━━ Data for the task ━━

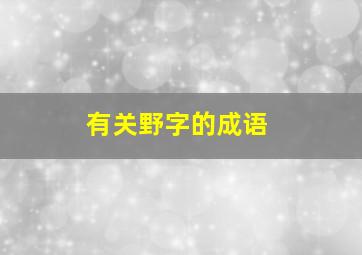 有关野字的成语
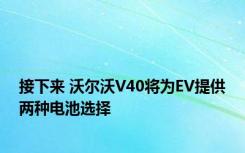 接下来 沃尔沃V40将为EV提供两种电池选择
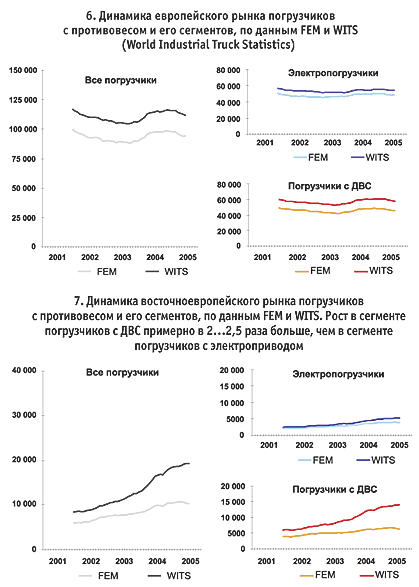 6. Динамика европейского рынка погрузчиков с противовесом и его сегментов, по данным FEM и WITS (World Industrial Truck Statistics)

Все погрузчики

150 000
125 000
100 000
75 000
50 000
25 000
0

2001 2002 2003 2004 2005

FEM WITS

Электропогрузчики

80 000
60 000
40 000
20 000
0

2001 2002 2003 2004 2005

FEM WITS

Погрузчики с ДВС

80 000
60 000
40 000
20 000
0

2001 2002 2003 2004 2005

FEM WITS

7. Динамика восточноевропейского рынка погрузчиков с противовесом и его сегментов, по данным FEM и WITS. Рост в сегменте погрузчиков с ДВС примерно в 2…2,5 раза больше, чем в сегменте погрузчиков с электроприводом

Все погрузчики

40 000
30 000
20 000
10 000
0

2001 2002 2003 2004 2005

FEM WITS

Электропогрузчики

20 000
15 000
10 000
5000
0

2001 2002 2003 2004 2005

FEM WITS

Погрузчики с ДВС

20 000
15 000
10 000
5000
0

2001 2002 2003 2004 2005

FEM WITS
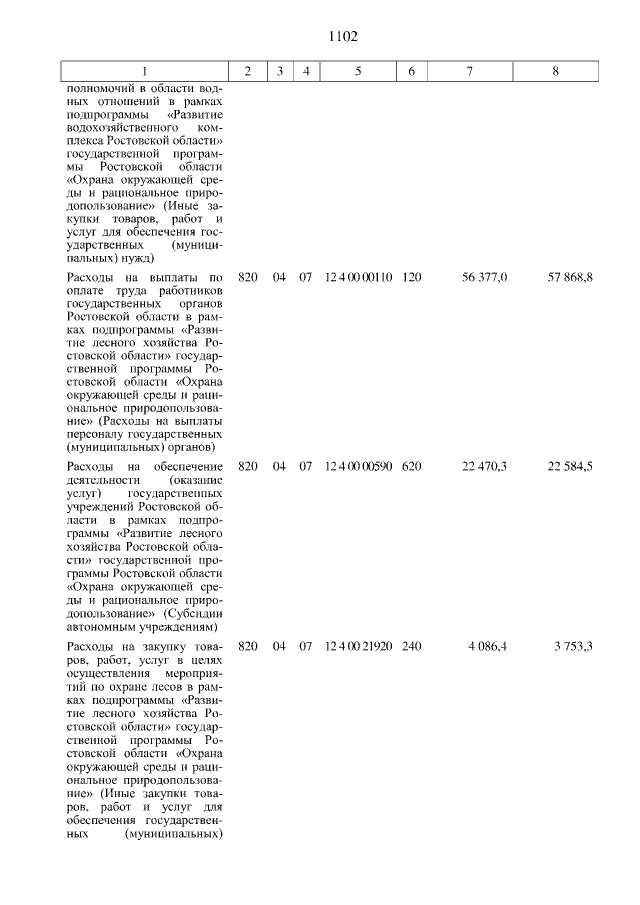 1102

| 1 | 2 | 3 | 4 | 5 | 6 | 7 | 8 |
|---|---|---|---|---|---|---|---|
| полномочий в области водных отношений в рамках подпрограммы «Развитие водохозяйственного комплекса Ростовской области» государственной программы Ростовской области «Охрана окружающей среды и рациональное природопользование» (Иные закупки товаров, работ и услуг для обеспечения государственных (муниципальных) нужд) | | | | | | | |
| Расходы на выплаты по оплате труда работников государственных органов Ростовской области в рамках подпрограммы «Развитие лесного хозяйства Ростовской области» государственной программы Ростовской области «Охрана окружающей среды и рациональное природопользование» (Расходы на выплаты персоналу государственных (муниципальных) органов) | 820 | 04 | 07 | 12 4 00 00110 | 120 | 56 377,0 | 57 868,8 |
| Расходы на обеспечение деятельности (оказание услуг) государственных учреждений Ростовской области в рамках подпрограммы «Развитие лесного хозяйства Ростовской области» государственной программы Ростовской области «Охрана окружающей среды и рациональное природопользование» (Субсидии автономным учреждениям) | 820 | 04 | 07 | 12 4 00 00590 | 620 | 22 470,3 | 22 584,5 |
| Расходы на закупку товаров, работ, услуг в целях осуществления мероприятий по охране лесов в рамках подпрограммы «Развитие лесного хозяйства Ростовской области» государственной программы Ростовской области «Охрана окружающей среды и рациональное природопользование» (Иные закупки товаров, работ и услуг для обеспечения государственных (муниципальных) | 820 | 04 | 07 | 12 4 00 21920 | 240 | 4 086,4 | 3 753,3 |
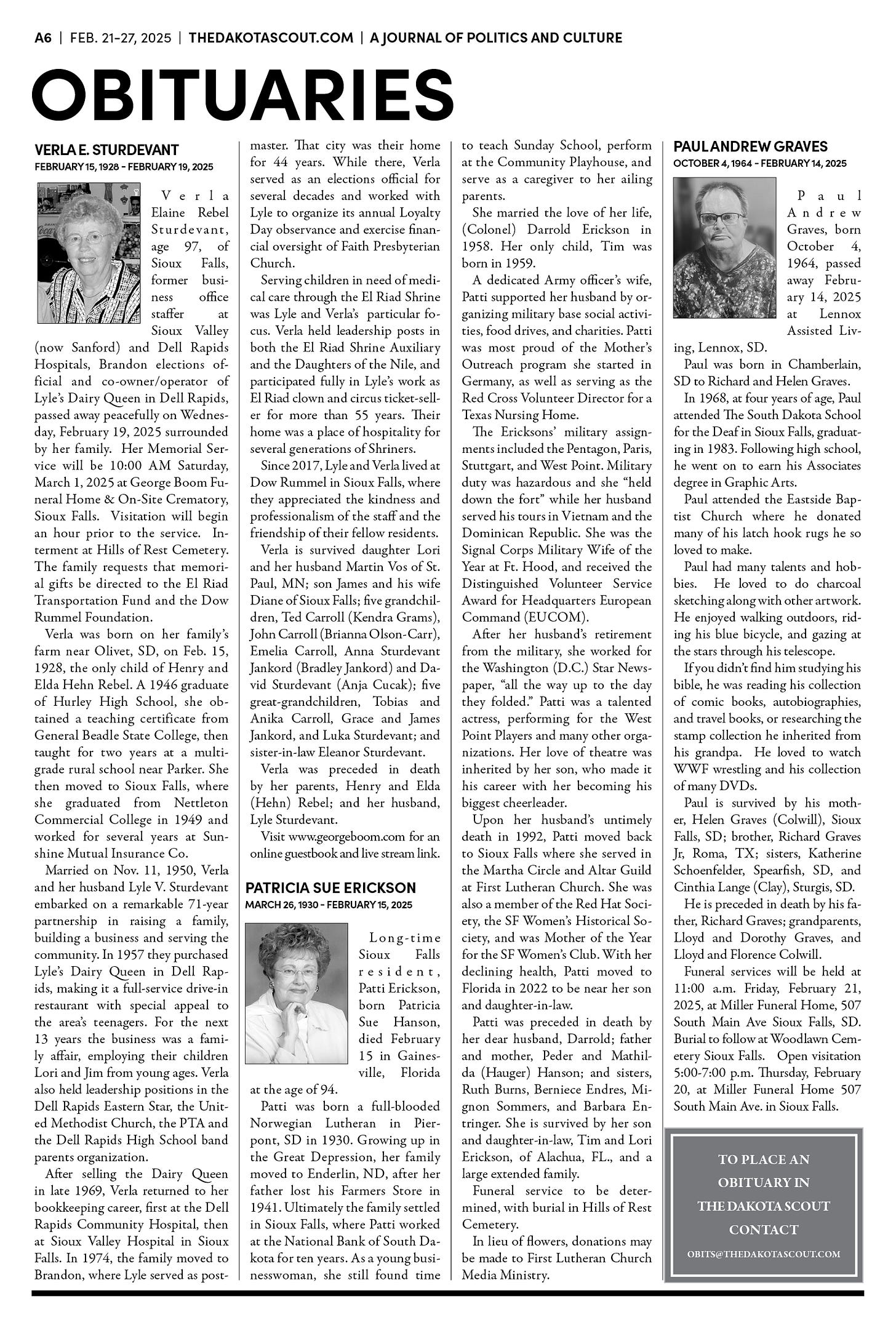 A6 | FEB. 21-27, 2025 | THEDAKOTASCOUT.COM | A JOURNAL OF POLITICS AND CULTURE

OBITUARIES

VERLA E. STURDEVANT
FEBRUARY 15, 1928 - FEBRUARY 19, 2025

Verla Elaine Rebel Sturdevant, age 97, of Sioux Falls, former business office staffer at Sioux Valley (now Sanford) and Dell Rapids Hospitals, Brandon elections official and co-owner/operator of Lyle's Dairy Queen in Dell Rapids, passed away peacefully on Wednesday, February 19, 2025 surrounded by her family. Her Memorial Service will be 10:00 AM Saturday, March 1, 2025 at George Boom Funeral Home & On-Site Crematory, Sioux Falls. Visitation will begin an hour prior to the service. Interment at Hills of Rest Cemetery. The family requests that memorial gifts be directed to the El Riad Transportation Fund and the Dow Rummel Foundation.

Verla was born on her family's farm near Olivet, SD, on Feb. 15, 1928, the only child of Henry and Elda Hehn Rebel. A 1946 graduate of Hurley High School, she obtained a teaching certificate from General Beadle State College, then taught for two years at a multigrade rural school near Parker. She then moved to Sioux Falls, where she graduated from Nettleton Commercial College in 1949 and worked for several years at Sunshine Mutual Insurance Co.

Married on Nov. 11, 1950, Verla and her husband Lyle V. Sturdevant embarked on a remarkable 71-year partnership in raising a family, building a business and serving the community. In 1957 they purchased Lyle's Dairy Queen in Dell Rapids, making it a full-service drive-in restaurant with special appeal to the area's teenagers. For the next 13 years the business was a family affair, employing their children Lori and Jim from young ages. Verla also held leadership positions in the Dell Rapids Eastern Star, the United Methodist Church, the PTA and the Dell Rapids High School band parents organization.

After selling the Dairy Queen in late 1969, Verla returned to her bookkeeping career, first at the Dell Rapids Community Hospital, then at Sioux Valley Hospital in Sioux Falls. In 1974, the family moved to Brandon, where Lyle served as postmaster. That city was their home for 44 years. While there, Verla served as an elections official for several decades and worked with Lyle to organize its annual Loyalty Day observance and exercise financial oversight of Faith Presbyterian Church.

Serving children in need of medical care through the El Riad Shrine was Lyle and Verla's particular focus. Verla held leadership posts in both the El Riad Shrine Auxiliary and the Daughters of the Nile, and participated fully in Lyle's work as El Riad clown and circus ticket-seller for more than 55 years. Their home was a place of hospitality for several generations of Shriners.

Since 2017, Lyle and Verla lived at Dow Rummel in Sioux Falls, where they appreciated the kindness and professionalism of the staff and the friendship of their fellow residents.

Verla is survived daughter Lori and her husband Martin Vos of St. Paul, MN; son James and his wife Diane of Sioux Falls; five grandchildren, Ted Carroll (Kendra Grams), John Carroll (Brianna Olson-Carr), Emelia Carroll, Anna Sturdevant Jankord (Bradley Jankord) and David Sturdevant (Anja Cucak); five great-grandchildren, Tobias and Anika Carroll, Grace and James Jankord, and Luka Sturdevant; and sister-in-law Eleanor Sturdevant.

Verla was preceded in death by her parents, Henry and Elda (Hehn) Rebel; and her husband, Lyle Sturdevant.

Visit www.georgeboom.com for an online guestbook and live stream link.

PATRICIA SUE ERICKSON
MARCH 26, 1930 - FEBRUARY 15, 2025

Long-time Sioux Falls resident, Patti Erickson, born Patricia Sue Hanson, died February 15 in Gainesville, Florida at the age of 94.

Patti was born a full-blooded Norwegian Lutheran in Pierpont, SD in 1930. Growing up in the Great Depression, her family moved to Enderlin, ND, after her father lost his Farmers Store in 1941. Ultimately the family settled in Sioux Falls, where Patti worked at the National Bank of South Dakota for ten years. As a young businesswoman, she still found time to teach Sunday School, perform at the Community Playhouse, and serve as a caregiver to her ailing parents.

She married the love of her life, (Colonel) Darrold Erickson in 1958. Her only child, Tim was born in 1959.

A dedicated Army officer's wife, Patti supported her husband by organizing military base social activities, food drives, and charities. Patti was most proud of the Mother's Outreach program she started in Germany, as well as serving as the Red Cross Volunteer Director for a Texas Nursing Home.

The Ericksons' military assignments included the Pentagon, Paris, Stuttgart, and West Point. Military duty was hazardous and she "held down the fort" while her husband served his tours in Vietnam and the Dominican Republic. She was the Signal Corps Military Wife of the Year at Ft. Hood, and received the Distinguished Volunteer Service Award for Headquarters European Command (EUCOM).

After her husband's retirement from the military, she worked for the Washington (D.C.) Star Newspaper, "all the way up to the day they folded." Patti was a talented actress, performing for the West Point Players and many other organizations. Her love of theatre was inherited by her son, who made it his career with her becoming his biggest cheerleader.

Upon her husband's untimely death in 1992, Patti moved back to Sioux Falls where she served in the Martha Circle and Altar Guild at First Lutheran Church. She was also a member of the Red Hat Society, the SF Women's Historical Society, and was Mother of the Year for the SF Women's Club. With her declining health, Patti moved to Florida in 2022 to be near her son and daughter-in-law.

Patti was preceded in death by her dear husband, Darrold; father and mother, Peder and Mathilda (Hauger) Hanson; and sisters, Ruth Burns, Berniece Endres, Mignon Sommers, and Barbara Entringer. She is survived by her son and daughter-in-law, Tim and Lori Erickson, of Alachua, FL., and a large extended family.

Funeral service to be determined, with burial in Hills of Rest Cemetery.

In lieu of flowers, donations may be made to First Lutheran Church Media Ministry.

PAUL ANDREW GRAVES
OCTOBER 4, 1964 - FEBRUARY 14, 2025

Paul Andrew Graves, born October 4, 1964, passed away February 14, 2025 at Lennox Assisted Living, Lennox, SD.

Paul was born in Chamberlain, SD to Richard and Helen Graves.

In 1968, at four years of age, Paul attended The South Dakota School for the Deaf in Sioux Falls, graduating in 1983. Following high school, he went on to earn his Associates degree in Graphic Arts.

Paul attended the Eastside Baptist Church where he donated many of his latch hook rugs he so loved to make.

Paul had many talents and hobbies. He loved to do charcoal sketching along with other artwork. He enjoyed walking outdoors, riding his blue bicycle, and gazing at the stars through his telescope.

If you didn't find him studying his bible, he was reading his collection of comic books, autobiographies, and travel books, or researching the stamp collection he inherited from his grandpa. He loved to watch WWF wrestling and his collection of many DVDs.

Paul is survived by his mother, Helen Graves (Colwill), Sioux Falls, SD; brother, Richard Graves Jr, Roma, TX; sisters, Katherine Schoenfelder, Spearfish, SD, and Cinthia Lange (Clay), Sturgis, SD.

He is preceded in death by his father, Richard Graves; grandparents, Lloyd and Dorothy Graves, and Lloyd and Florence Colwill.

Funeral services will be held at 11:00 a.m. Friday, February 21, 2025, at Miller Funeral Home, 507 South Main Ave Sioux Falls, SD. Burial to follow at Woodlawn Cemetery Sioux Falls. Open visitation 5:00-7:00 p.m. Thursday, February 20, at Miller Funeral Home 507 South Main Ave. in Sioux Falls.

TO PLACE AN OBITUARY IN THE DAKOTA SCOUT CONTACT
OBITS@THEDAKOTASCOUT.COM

━━━

Would you please copy, word for word, everything above from the line containing "Long-time Sioux Falls" down to the line containing "She married the", those two lines included?

Long-time Sioux Falls resident, Patti Erickson, born Patricia Sue Hanson, died February 15 in Gainesville, Florida at the age of 94.

Patti was born a full-blooded Norwegian Lutheran in Pierpont, SD in 1930. Growing up in the Great Depression, her family moved to Enderlin, ND, after her father lost his Farmers Store in 1941. Ultimately the family settled in Sioux Falls, where Patti worked at the National Bank of South Dakota for ten years. As a young businesswoman, she still found time to teach Sunday School, perform at the Community Playhouse, and serve as a caregiver to her ailing parents.

She married the love of her life, (Colonel) Darrold Erickson in 1958. Her only child, Tim was born in 1959.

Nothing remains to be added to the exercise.